Deirdre Thompson (aka Debra) has been working in London for many years, having studied painting, drawing and architecture at Harrow School of art and printing and illustration at the London Regent Street Polytechnic and Chelsea College of Art. After a long-standing pre-occupation with dancers and performers and the depiction of architectural, landscape and figurative themes, her work has taken on a more personal language. Work has been exhibited at the Royal Academy, Rotunda Gallery, Ansdell Gallery, the Roundhouse, The London Contemporary Dance Centre, Studio Space, Sadlers Wells, Soho Poly Theatre, Candid Gallery, Pleasance Theatre, the Institute Francais, with the London Artists’ Books at the Barbican and the ICA, Whitechapel Art Gallery, Dean Clough, Holden Gallery at Manchester Metropolitan University, BookArt Bookshop, Arnolfini Gallery Bristol, Brookes University, Oxford, and annually with the Small Publishers Fair at Conway Hall.
Painting, life drawing and the History of Art has been taught for Camden Adult Education Institute and general Art in London schools and for Southwark College. Having published, written and illustrated two London guides, other work includes commissioned illustration. An artists’ book ‘Angel City’ was conceived, made and published after completion and exhibiting of one year’s series of etchings in SPACE studio in Clerkenwell. Currently further books of text and image are being made and hand-bound, having had four recent editions acquired by Tate Britain archival library.

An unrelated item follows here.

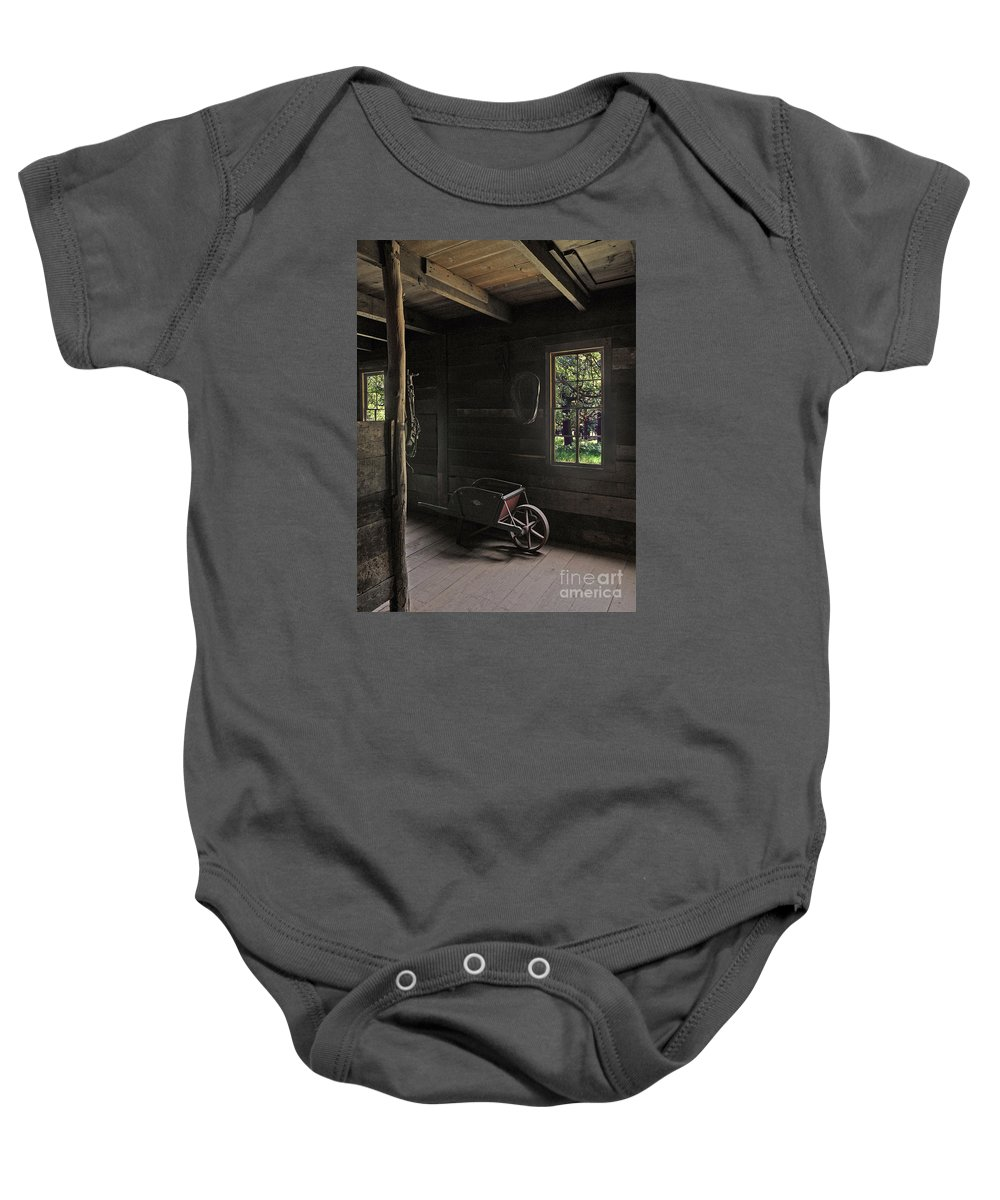 Bradley Baby Onesie featuring the photograph Wheelbarrow In The Light by Rich Despins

Last publication being the ILLUSTRATED DICTIONARY OF ENDANGERED WORDSIn our digital world, as techno words are fast replacing nature ones, this book is a rallying cry for eighty-five words, with corresponding illustrations, which may well be lost from our childrens’ vocabulary for good. Having been dropped from the Oxford Junior Dictionary in favour of, for example, Blackberry (a smartphone) in place of blackberry the fruit, such words as raven, monarch and blacksmith are all part of our rich heritage to protect. Not being able to recognise and name a thrush, horse-chestnut tree, crocus or porpoise is a disservice for generations to come, making life much poorer for them. It is hoped that in actual book form, these words can be safeguarded for good.